Duty is not full of details that rehashes major historical/political events of the Obama and Bush administrations (Iraq war, Afghanistan war, bin Laden’s death, the Surge..). Instead, these situations are briefly summarized to allow Gates the opportunity to provide the reader his problem solving process when dealing with these events. Duty is ultimately about how to be an effective manager in the largest and most complex organization in the world. Gates reveals his approach to defining the problem, analyzing a problem, and developing a solution. The reader take away is Gates was an effective listener, implementer, and manager of complex personalities.
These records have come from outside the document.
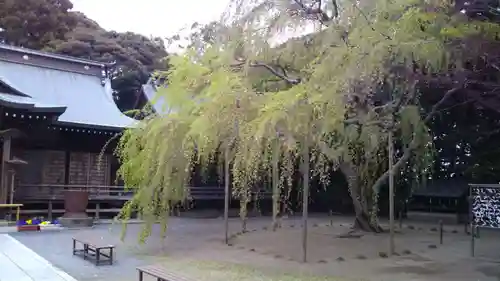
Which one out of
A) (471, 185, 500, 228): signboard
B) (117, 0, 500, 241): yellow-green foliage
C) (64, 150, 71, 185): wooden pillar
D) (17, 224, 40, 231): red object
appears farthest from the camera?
(64, 150, 71, 185): wooden pillar

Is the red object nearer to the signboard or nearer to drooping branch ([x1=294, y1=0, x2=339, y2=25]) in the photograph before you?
drooping branch ([x1=294, y1=0, x2=339, y2=25])

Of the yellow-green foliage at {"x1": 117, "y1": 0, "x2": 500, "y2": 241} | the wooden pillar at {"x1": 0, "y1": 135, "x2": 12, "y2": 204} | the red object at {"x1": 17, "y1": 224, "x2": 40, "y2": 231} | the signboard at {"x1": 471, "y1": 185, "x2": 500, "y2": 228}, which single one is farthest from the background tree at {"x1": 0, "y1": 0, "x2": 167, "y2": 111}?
the signboard at {"x1": 471, "y1": 185, "x2": 500, "y2": 228}

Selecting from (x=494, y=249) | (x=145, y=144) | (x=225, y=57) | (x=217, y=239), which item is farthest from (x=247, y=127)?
(x=494, y=249)

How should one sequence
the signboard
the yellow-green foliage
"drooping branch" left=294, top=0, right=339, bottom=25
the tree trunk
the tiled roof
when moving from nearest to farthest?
the yellow-green foliage < "drooping branch" left=294, top=0, right=339, bottom=25 < the signboard < the tree trunk < the tiled roof

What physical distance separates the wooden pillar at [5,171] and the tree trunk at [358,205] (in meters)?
9.93

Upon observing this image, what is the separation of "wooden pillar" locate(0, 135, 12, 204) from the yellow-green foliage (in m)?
6.32

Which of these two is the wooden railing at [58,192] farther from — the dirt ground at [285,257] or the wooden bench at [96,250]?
the wooden bench at [96,250]

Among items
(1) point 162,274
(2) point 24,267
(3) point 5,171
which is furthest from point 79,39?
(1) point 162,274

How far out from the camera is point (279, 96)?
622 centimetres

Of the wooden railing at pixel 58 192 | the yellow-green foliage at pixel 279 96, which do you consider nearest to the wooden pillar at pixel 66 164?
the wooden railing at pixel 58 192

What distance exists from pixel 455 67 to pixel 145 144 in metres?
5.36

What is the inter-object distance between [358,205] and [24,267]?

Much of the attention Duty has received from critics involves identifying the winners and losers of the Bush/Obama administrations. For example, Joe Biden takes a pretty bad beating in Duty that will adversely impact his chances of winning the Presidency in 2016. However, Gates is very complementary and critical of various generals, presidents, politicians, and White House staff, regardless of political affiliation. Also, critical comments about the decision-making skills of our leaders are rooted in observable facts. I never felt the criticism of any political leaders was the main emphasis or intent of the book. Gates also effectively communicates the sacrifice and dedication exhibited by the US soldiers.
Overall, I would recommend Duty to anyone who keeps current with the world news. At times the book is shocking (the militaries lack of preparation/planning for the Iraqi war) and revealing (the courageous decision-making skills exhibited by Barack Obama).